** TEXT SECTION **
<<<<

The lawsuit filed by Weills and other lawyers (and led by Jules Lobel, president of the Center for Constitutional Rights and a professor at the University of Pittsburgh School of Law) declares that the CDCR’s use of the SHU at Pelican Bay is unconstitutional. Further, it demands that prisoners who have spent more than 10 years in the SHU be released, that “the conditions of sensory deprivation and lack of social and human contact experienced by any remaining SHU inmates” be alleviated and that the need for the confinement of any remaining inmates in the SHU be reviewed.

Settlement negotiations are in progress, but the case remains relatively obscure. In his column, Blum urged California Attorney General Kamala Harris, who is seeking to replace Barbara Boxer in the U.S. Senate, to settle the case “as quickly and comprehensively as possible.”

Truthdig discussed the case with Blum by telephone a few days after his column was published.

“Solitary confinement isn’t an appropriate punishment anywhere, but especially in the U.S., which is supposed to be an enlightened nation governed by the best constitution the world has ever seen,” he said. “We have a provision in the Eighth Amendment which prohibits cruel and unusual punishment and that applies to federal and state governments by way of the 14th Amendment due process clause. A growing body of opinion believes that solitary confinement amounts to cruel and unusual punishment, particularly prolonged solitary confinement.

>>>>

Resume the article on the Pelican Bay solitary confinement lawsuit, picking up right after its final sentence.

** SUPPLIED INFORMATION **
<<<<

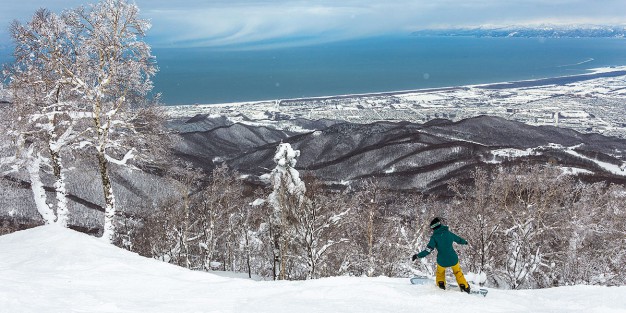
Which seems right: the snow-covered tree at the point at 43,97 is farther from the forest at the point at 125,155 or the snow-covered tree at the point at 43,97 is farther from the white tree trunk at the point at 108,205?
the white tree trunk at the point at 108,205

>>>>

** RESULT OF THIS TASK **
“The lawyers are not naive. They don’t think the plaintiffs are angels and they’re not suggesting that all of them go back to general population or that they be released immediately. There are degrees of confinement in between the extremes of housing in the SHU and the general population.”

Blum said that a number of lawyers think the evidence used to put many inmates in the SHU is “flimsy. … They have a horrible situation where people are encouraged to snitch on others, and it’s not always clear that they’re snitching honestly. They want to curry favor.”

“The best estimate is that that at any given time 80,000 American prisoners are held in solitary confinement. And I think that in the largest sense we have to think of SC as part and parcel of the garrison state that the U.S. has become, with the world’s largest prison population. That’s truly a disgrace and ties into questions of equality with a prison population where African-Americans are disproportionately represented.”

On the question of why solitary confinement is practiced in the U.S. at all, while many countries around the world are banning it, Blum said: “I think that there’s a lot of support for solitary confinement, as there’s a lot of support for locking people up. This war on crime’s been going on since Richard Nixon, who said we’ve got to fight criminals the way they fight us. It accelerated under [Bill] Clinton.”

“You couldn’t get elected in the U.S. unless you were tough on crime. I think it’s slowly changing, and the Black Lives Matter movement is to its credit pushing the issue to the forefront.”

As Blum notes in his column, outlawing solitary confinement would help many California officials burnish their liberal credentials. But more important, it would “restore the lives of hundreds of inmates who are housed under the most grinding and inhumane conditions.”

The inmates who united to spark outrage over solitary confinement and the lawyers who came to their aid are our Truthdiggers of the Week.